[PATCH] arm64: spinlock: serialise spin_unlock_wait against concurrent lockers

Tue Dec 1 08:32:33 PST 2015

On Tue, Dec 01, 2015 at 08:40:17AM +0800, Boqun Feng wrote:
> Hi Will,

Hi Boqun,

> On Fri, Nov 27, 2015 at 11:44:06AM +0000, Will Deacon wrote:
> > Boqun Feng reported a rather nasty ordering issue with spin_unlock_wait
> > on architectures implementing spin_lock with LL/SC sequences and acquire
> > semantics:
> > 
> >  | CPU 1                   CPU 2                     CPU 3
> >  | ==================      ====================      ==============
> >  |                                                   spin_unlock(&lock);
> >  |                         spin_lock(&lock):
> >  |                           r1 = *lock; // r1 == 0;
> >  |                         o = READ_ONCE(object); // reordered here
> >  | object = NULL;
> >  | smp_mb();
> >  | spin_unlock_wait(&lock);
> >  |                           *lock = 1;
> >  | smp_mb();
> >  | o->dead = true;
> >  |                         if (o) // true
> >  |                           BUG_ON(o->dead); // true!!
> > 
> > The crux of the problem is that spin_unlock_wait(&lock) can return on
> > CPU 1 whilst CPU 2 is in the process of taking the lock.
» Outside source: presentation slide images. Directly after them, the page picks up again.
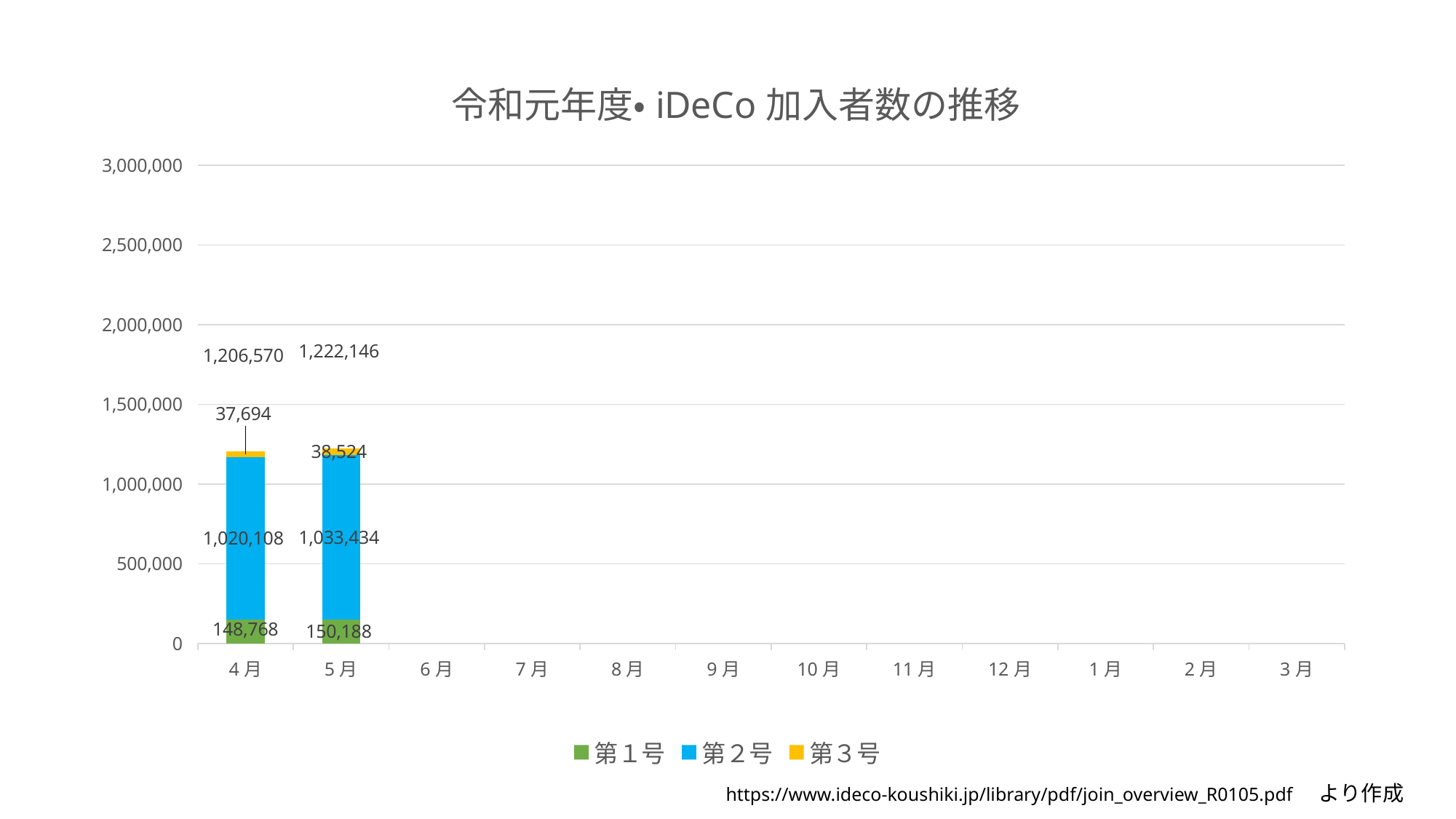
Is the total for 4月 greater or less than 1,500,000? less Which series has the highest value in 4月? 第２号 How many series does the legend list? 3 What is the title of the chart? 令和元年度• iDeCo 加入者数の推移 What is the value for 第２号 in 4月? 1,020,108 What is the difference between the 第２号 values for 5月 and 4月? 13,326 Which is larger, the 第３号 value for 4月 or for 5月? 5月 What type of chart is shown on the slide? stacked bar chart What is the total of the stacked bar for 5月? 1,222,146 What is the value for 第３号 in 4月? 37,694 What is the value for 第１号 in 5月? 150,188 How many month categories are shown on the x axis? 12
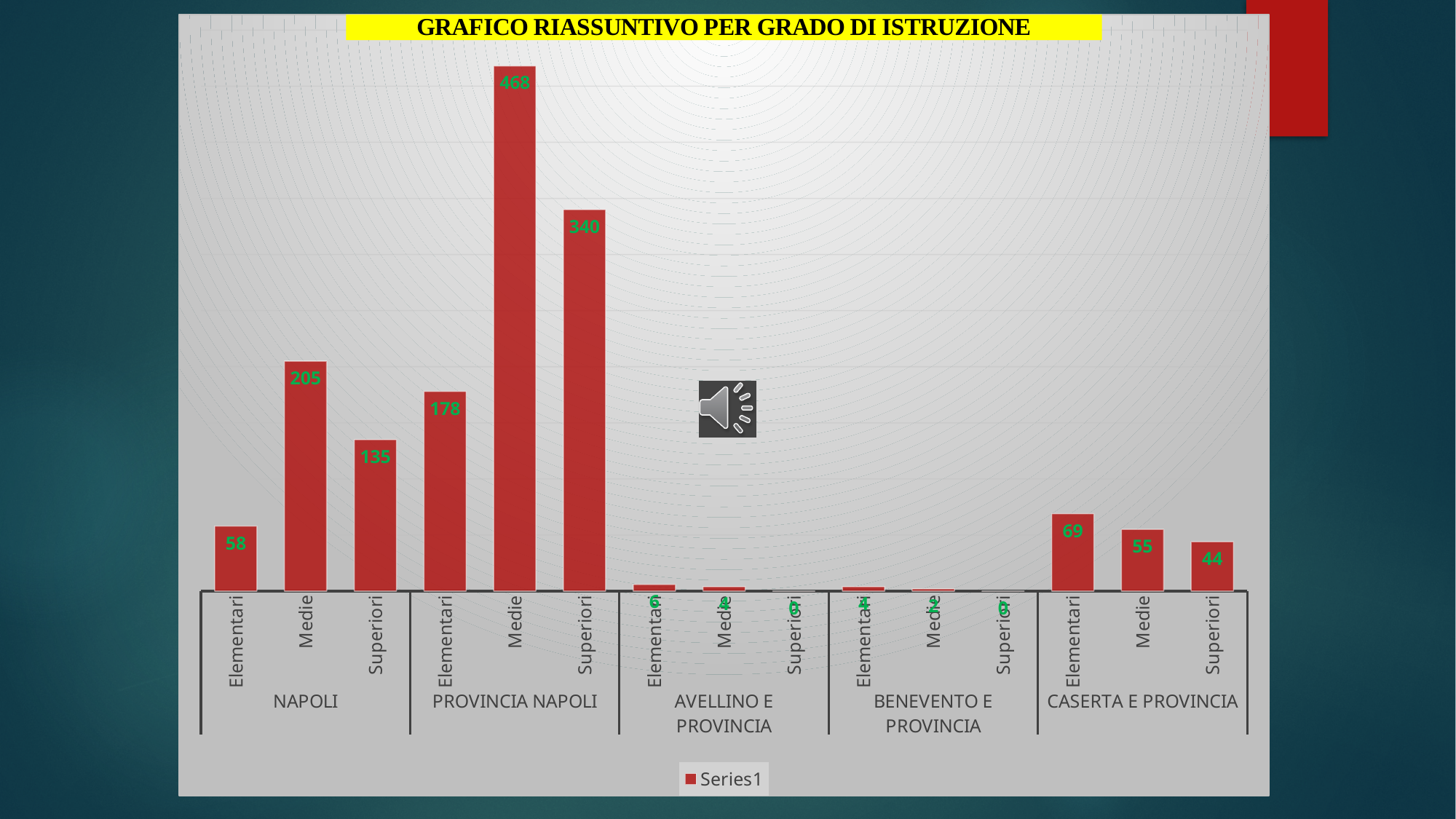
How many bars are plotted in the chart? 15 What is the difference between Medie in PROVINCIA NAPOLI and Medie in NAPOLI? 263 Which bar has the highest value in the chart? Medie in PROVINCIA NAPOLI What is the value for Medie in the PROVINCIA NAPOLI group? 468 What is the value for Elementari in the NAPOLI group? 58 How many province groups are shown on the x axis? 5 What is the value for Superiori in the CASERTA E PROVINCIA group? 44 What type of chart is shown on the slide? Bar chart Which is larger: Elementari in CASERTA E PROVINCIA or Elementari in NAPOLI? Elementari in CASERTA E PROVINCIA What is the difference between Medie and Superiori in the NAPOLI group? 70 What is the title of the chart? GRAFICO RIASSUNTIVO PER GRADO DI ISTRUZIONE What is the value for Superiori in the PROVINCIA NAPOLI group? 340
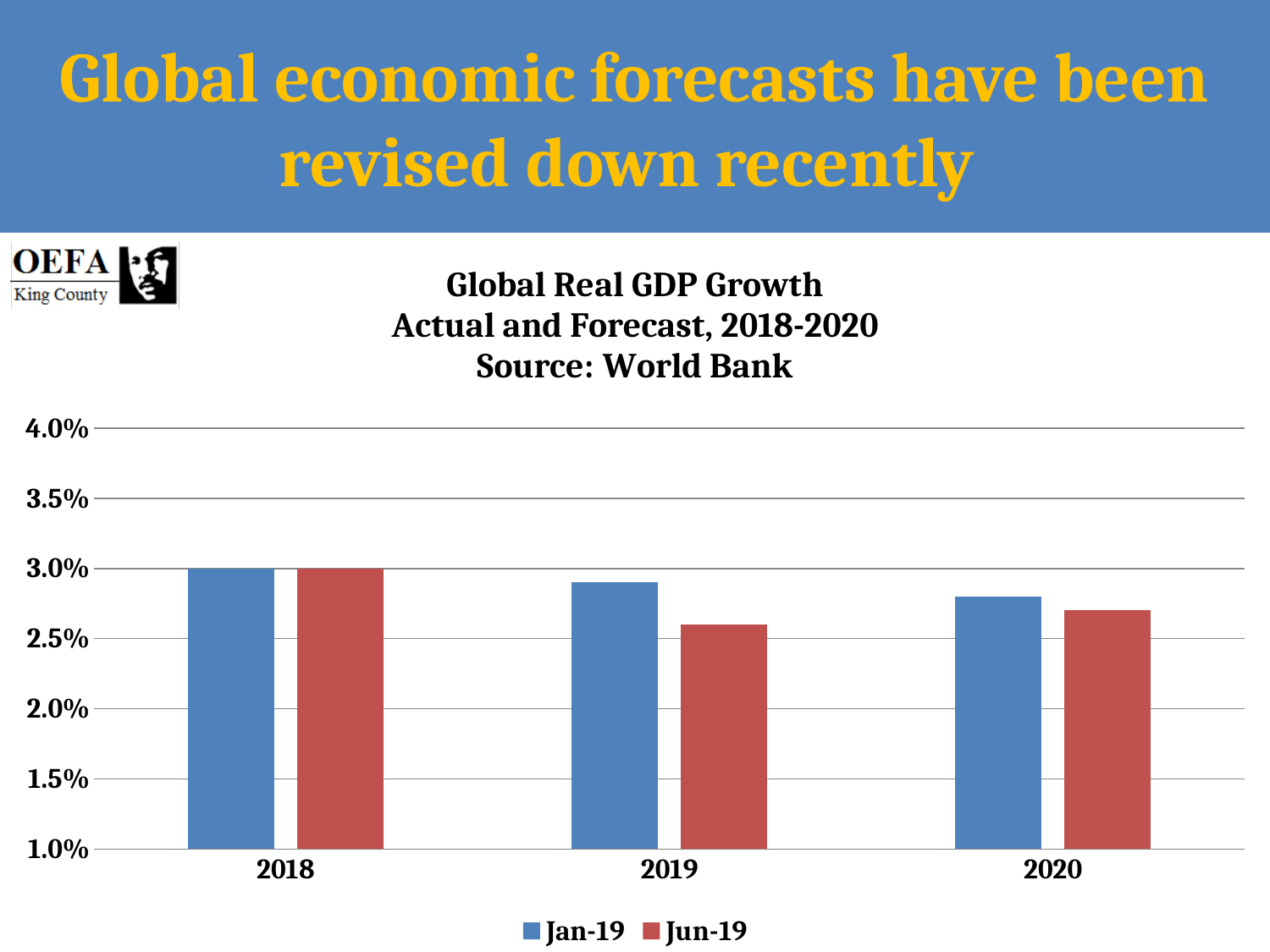
What source is cited in the chart title? World Bank Is the Jun-19 value for 2020 greater or less than 3.0%? less Which year has the lowest Jun-19 value? 2019 Is the Jun-19 value for 2019 greater or less than 3.0%? less How many series does the legend list? 2 What type of chart is shown on the slide? Bar chart What is the Jan-19 value for 2018? 3.0% For 2019, which is larger, the Jan-19 value or the Jun-19 value? Jan-19 How many years are shown on the x axis? 3 Is the Jan-19 value for 2019 greater or less than 2.5%? greater What is the Jun-19 value for 2018? 3.0% Do the Jan-19 values rise or fall from 2018 to 2020? Fall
This can be
> > resolved by upgrading spin_unlock_wait to a LOCK operation, forcing it
> 
> I wonder whether upgrading it to a LOCK operation is necessary. Please
> see below.
> 
> > to serialise against a concurrent locker and giving it acquire semantics
> > in the process (although it is not at all clear whether this is needed -
> > different callers seem to assume different things about the barrier
> > semantics and architectures are similarly disjoint in their
> > implementations of the macro).
> > 
> > This patch implements spin_unlock_wait using an LL/SC sequence with
> > acquire semantics on arm64. For v8.1 systems with the LSE atomics, the
> 
> IIUC, you implement this with acquire semantics because a LOCK requires
> acquire semantics, right? I get that spin_unlock_wait() becoming a LOCK
> will surely simply our analysis, because LOCK->LOCK is always globally
> ordered. But for this particular problem, seems only a relaxed LL/SC
> loop suffices, and the use of spin_unlock_wait() in do_exit() only
> requires a control dependency which could be fulfilled by a relaxed
> LL/SC loop. So the acquire semantics may be not necessary here.
> 
> Am I missing something subtle here which is the reason you want to
> upgrading spin_unlock_wait() to a LOCK?

There's two things going on here:

  (1) Having spin_unlock_wait do a complete LL/SC sequence (i.e. writing
      to the lock, like a LOCK operation would)

  (2) Giving it ACQUIRE semantics

(2) is not necessary to fix the problem you described. However, LOCK
operations do imply ACQUIRE and it's not clear to me that what the
ordering semantics are for spin_unlock_wait.

I'd really like to keep this as simple as possible. Introducing yet
another magic barrier macro that isn't well understood or widely used
feels like a major step backwards to me, so I opted to upgrade
spin_unlock_wait to LOCK on arm64 so that I no longer have to worry
about it.

Will